Stabilizing Truss

The preliminary design for the Arch called for guy cables at about the 530-foot mark to stabilize the structure. Computations indicated that such stabilization would require one 6-inch or two 3-inch cables on each leg - resulting inconsiderable cost, as reuse of the cables would not be practicable. This, and some additional problems with the cables, led designers to the idea of using a stabilizing strut or truss at the 530-foot level.

When this level was reached, the two creeper derricks working together raised and positioned a steel stabilizing truss 255 feet long, which connected the ends of the two legs and braced them against each other while the remaining sections were put in place to complete the Arch. The bridge-like truss was shop fabricated of small wide-flange beams and tubular members made from high-strength constructional alloy steel. It was assembled at the site with 325 high-strength bolts and lifted into place as a unit.

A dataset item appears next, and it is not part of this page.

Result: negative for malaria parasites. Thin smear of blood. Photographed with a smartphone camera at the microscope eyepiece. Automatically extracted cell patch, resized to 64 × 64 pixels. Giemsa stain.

The truss was 40 feet wide, 15 feet deep and weighed about 60 tons. It was connected to the Arch by means of a steel harness fitted around each leg so that the loads due to the increased weight and wind force on each leg would be transferred directly to the foundations. Two 45-ton horizontal jacks were used at each end, at the points of contact of the strut and the harness, to fit the brace against the legs.

After the stabilizing truss was erected, 21 sections were added to each leg. The next step was to put the final "keystone" section into place to complete the Arch. A jacking frame was used to exert pressure against the two legs so that this section could be set in. With the Arch completed, the stabilizing strut was lowered by the creeper derricks before they started their trip down the legs, dismantling and lowering their tracks as they progressed. At the same time the bolt holes in the stainless-steel surface were plugged and ground smooth.

An important phase of the project was the method of survey control. Triangulation was used with the aid of four monuments, which formed a rectangle 300 x 720 feet around both center lines of the Arch. By using the two north monuments for triangulation on the south leg, and the two south monuments for triangulation on the north leg, all three corners of each leg could be seen. All survey work was done at night to eliminate distortion caused by the sun's rays striking one side of the Arch while the other two sides were in shadow.
Stabilizing truss in place on the Gateway Arch.
The stabilizing truss in place on the Gateway Arch.